• PASSAGE
______
Ortigueira, a seaport and borough in County Ferrolterra (A Coruña) in Galicia, celebrates its patron saint day -Saint Martha of Ortigueira's Day- on 29 July.

Held during Saint Martha's day, Ortigueira's Festival of Celtic World (Festival Internacional do Mundo Celta de Ortigueira) is the highlight of the borough's summertime festival calendar. The festival lasts for four days, Thursday to Sunday, and is free.

The main stage is located in the port, and it has hosted performances by Celtic music groups of great level and international fame, such as Alan Stivell or The Chieftains, among many others. Since the 2000 edition in the surroundings of the port rises a smaller stage, the Runas stage, where a jury competition is held between new groups. The prize to the winner is the performance in the main stage in the edition of the following year. Free campsites are available on the beach of Morouzos and in the pine grove for people who go to the festival.
______
• EXERCISE TASKS
(A) Translate this sentence from the Ortigueira festival text into Spanish: "The festival lasts for four days, Thursday to Sunday, and is free."
(B) Go on with the Ortigueira festival text, writing a few more sentences that pick up after its final one.
The listing has nothing to do with the Ortigueira festival text.

• DATA EXTRACT
______
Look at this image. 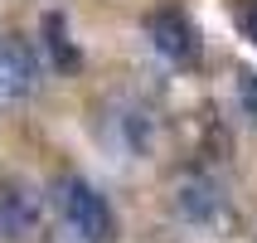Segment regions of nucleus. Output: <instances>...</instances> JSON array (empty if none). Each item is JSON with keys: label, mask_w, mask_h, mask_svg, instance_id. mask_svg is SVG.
<instances>
[{"label": "nucleus", "mask_w": 257, "mask_h": 243, "mask_svg": "<svg viewBox=\"0 0 257 243\" xmlns=\"http://www.w3.org/2000/svg\"><path fill=\"white\" fill-rule=\"evenodd\" d=\"M146 39H151V49L160 58H170L180 68L199 58V29L189 25L180 10H151L146 15Z\"/></svg>", "instance_id": "obj_3"}, {"label": "nucleus", "mask_w": 257, "mask_h": 243, "mask_svg": "<svg viewBox=\"0 0 257 243\" xmlns=\"http://www.w3.org/2000/svg\"><path fill=\"white\" fill-rule=\"evenodd\" d=\"M39 229V195L25 185H0V243H20Z\"/></svg>", "instance_id": "obj_6"}, {"label": "nucleus", "mask_w": 257, "mask_h": 243, "mask_svg": "<svg viewBox=\"0 0 257 243\" xmlns=\"http://www.w3.org/2000/svg\"><path fill=\"white\" fill-rule=\"evenodd\" d=\"M39 83V49L20 34H0V102H20Z\"/></svg>", "instance_id": "obj_4"}, {"label": "nucleus", "mask_w": 257, "mask_h": 243, "mask_svg": "<svg viewBox=\"0 0 257 243\" xmlns=\"http://www.w3.org/2000/svg\"><path fill=\"white\" fill-rule=\"evenodd\" d=\"M39 49L54 58V68H63V73L78 68V49H73V39H68V25H63V15H49V20H44Z\"/></svg>", "instance_id": "obj_7"}, {"label": "nucleus", "mask_w": 257, "mask_h": 243, "mask_svg": "<svg viewBox=\"0 0 257 243\" xmlns=\"http://www.w3.org/2000/svg\"><path fill=\"white\" fill-rule=\"evenodd\" d=\"M238 25H243V34L257 44V0H238Z\"/></svg>", "instance_id": "obj_9"}, {"label": "nucleus", "mask_w": 257, "mask_h": 243, "mask_svg": "<svg viewBox=\"0 0 257 243\" xmlns=\"http://www.w3.org/2000/svg\"><path fill=\"white\" fill-rule=\"evenodd\" d=\"M238 102H243V112L257 122V73L252 68H238Z\"/></svg>", "instance_id": "obj_8"}, {"label": "nucleus", "mask_w": 257, "mask_h": 243, "mask_svg": "<svg viewBox=\"0 0 257 243\" xmlns=\"http://www.w3.org/2000/svg\"><path fill=\"white\" fill-rule=\"evenodd\" d=\"M49 200H54V209H58V224L78 243H112L116 238L112 204L102 200L83 175H58L54 185H49Z\"/></svg>", "instance_id": "obj_1"}, {"label": "nucleus", "mask_w": 257, "mask_h": 243, "mask_svg": "<svg viewBox=\"0 0 257 243\" xmlns=\"http://www.w3.org/2000/svg\"><path fill=\"white\" fill-rule=\"evenodd\" d=\"M223 209H228V204H223V190H218V180H209L204 171L175 180V214L185 219V224L214 229L218 219H223Z\"/></svg>", "instance_id": "obj_5"}, {"label": "nucleus", "mask_w": 257, "mask_h": 243, "mask_svg": "<svg viewBox=\"0 0 257 243\" xmlns=\"http://www.w3.org/2000/svg\"><path fill=\"white\" fill-rule=\"evenodd\" d=\"M97 136H102L107 151H116V156H146V151H151V136H156V117L146 112L141 102L116 98V102L102 107Z\"/></svg>", "instance_id": "obj_2"}]
</instances>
______
• ANSWERS BELOW
(A) El festival dura cuatro días, de jueves a domingo, y es gratuito.

(B)
It is considered a Festival of International Tourist Interest and is one of the largest folk festivals in terms of number of attendees from all over Europe, having occasionally surpassed 100,000 attendees per edition.

History
The inaugural festival was organised in 1978 by the Escola de Gaitas de Ortigueira. It was held from 1978 to 1987 and has been held since 1995.

Groups participating in the festival of Ortigueira
2017: Noreia (Slovenia), Gabriel G Diges (Ireland), Koji Koji Moheji (Japan), Skerryvore (Scotland), Crebisnky (Galicia), Bagad Kevren Brest Sant Mark, Escola de Gaitas de Ortigueira, Usher's Island, Scott Wood Band, Böj, The California and District Pipe Band, Oscar Ibañez & Tribo, Michael McGoldrick Band, Tejedor, Harmonica Creams, Gamelas e Anduriñas, Os Carecos e Amigos, Treixadura e Cantigas e Agarimos and A Roda.

2018: Brumafolk (Cantabria), The Taverners (Castela e León), Beltaine (Poland), Ímar (Scotland/Wales), Escola De Gaitas De Ortigueira (Galicia), The National Youth Pipe Band of Scotland (Scotland), Kila (Ireland), Rubén Alba (Asturias), Os D’abaixo (Galicia), Milladoiro (Galicia), Yves Lambert Project (Canada), Gabriel G Diges (Ireland), Airiños De Fene (Galicia), Lúnasa (Ireland), The Celtic Social Club (Brittany).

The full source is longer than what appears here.